Altındaki Yükseliş Hazine’ye Zarar Yazdı
Küresel piyasalarda ons altının 4.000 doların üzerine çıkması, yatırımcıyı sevindirirken Hazine’ye ciddi yük getirdi. QNB ekonomistleri Erkin Işık, Deniz Çiçek ve Şakir Oktay Gür’ün hazırladığı rapora göre, sadece son iki ayda altın stoklarından elde edilen toplam kâr 64 milyar dolara kadar ulaştı. Bunun 55 milyar doları yastık altı ve mevduat altınlarından geldi. Hazine’nin 2024–2025 yıllarında ihraç ettiği altın tahvilleri ve kira sertifikaları nedeniyle ödemesi gereken borcun dolar karşılığı ise 14,6 milyar dolardan 24 milyar dolara kadar çıktı.
Hazine’nin 2026’ya Kadar 27 Tonluk Ödemesi Var
Hazine ve Maliye Bakanlığı, 2017’den itibaren altın tahvili ve altına dayalı kira sertifikası ihraçlarına başlamıştı. 2024 ve 2025 yıllarında toplam 16 ihraç gerçekleştiren Hazine, bu borçların geri ödemelerine Ocak 2026’da başlayacak.
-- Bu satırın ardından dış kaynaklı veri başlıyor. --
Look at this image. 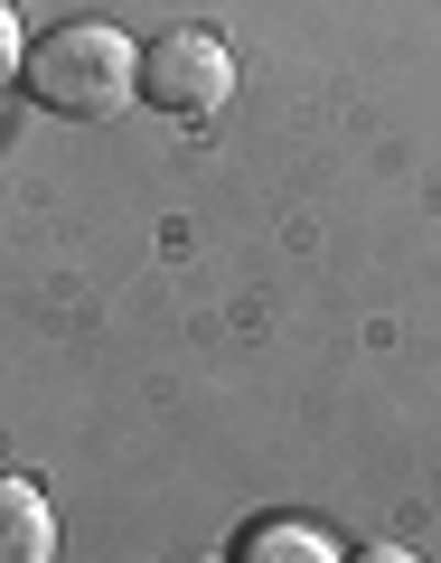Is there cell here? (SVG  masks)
<instances>
[{"label":"cell","mask_w":441,"mask_h":563,"mask_svg":"<svg viewBox=\"0 0 441 563\" xmlns=\"http://www.w3.org/2000/svg\"><path fill=\"white\" fill-rule=\"evenodd\" d=\"M0 563H57V507L20 470H0Z\"/></svg>","instance_id":"cell-3"},{"label":"cell","mask_w":441,"mask_h":563,"mask_svg":"<svg viewBox=\"0 0 441 563\" xmlns=\"http://www.w3.org/2000/svg\"><path fill=\"white\" fill-rule=\"evenodd\" d=\"M179 563H235V554H179Z\"/></svg>","instance_id":"cell-7"},{"label":"cell","mask_w":441,"mask_h":563,"mask_svg":"<svg viewBox=\"0 0 441 563\" xmlns=\"http://www.w3.org/2000/svg\"><path fill=\"white\" fill-rule=\"evenodd\" d=\"M20 85L66 122H113L122 103L141 95V47L122 38L113 20H66L20 57Z\"/></svg>","instance_id":"cell-1"},{"label":"cell","mask_w":441,"mask_h":563,"mask_svg":"<svg viewBox=\"0 0 441 563\" xmlns=\"http://www.w3.org/2000/svg\"><path fill=\"white\" fill-rule=\"evenodd\" d=\"M348 563H422V554H404V544H366V554H348Z\"/></svg>","instance_id":"cell-6"},{"label":"cell","mask_w":441,"mask_h":563,"mask_svg":"<svg viewBox=\"0 0 441 563\" xmlns=\"http://www.w3.org/2000/svg\"><path fill=\"white\" fill-rule=\"evenodd\" d=\"M20 57H29V47H20V20H10V0H0V76H10Z\"/></svg>","instance_id":"cell-5"},{"label":"cell","mask_w":441,"mask_h":563,"mask_svg":"<svg viewBox=\"0 0 441 563\" xmlns=\"http://www.w3.org/2000/svg\"><path fill=\"white\" fill-rule=\"evenodd\" d=\"M235 95V47L217 38V29H169V38L141 47V103L151 113H217V103Z\"/></svg>","instance_id":"cell-2"},{"label":"cell","mask_w":441,"mask_h":563,"mask_svg":"<svg viewBox=\"0 0 441 563\" xmlns=\"http://www.w3.org/2000/svg\"><path fill=\"white\" fill-rule=\"evenodd\" d=\"M235 563H339V554H329V536H310V526H282V517H263V526H244Z\"/></svg>","instance_id":"cell-4"}]
</instances>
En yoğun geri ödeme, gelecek yılın ilk aylarında yapılacak yaklaşık 27 ton altın karşılığı borçla gerçekleşecek. Toplam altın borcu bugün itibarıyla 24 milyar doları aşarken, Hazine Mayıs 2024’ten bu yana yeni altın borçlanması yapmıyor. Üç aylık borçlanma takvimine göre, yıl sonuna kadar yeni bir altın tahvili ihracı da planlanmıyor.
Yastık Altı 3 Bin Tonu Aştı
QNB raporuna göre, Türkiye’deki toplam altın stoku 4.228 ton seviyesinde. Bunun 550 tonu bankalarda mevduat, 581 tonu ise Hazine ve TCMB elinde bulunuyor. Kalan 3.097 ton ise yastık altı yani kayıt dışı fiziki altın olarak tahmin ediliyor. Yalnızca Ağustos-Eylül döneminde altın stokunda 18 tonluk artış gerçekleşti. Eylül ayında altın ithalatı da 2,5 milyar dolarla son iki yılın en yüksek seviyesine kadar çıktı.
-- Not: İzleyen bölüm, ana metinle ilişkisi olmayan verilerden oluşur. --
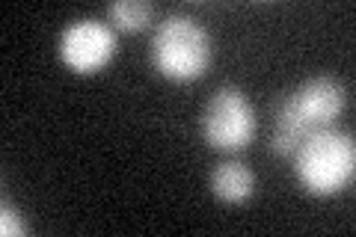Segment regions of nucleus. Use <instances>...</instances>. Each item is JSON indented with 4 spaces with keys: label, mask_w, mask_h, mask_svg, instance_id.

Ekonomistler: “Varlık Etkisi Para Politikasını Etkileyebilir”
QNB ekonomistleri, altın fiyatlarındaki yükselişin yarattığı varlık etkisinin, yüksek faiz oranlarına rağmen iç talebi güçlü tuttuğunu dile getirdi. Raporda, TCMB Başkanı Fatih Karahan’ın para politikasının bir süre daha sıkı tutulacağı yönündeki açıklamalarına atıfta bulunularak şu değerlendirme yer aldı:
“Altından kaynaklanan varlık etkisini dengelemek için para politikası ve makroihtiyati tedbirlerin daha uzun süre sıkı tutulması gerekebilir.”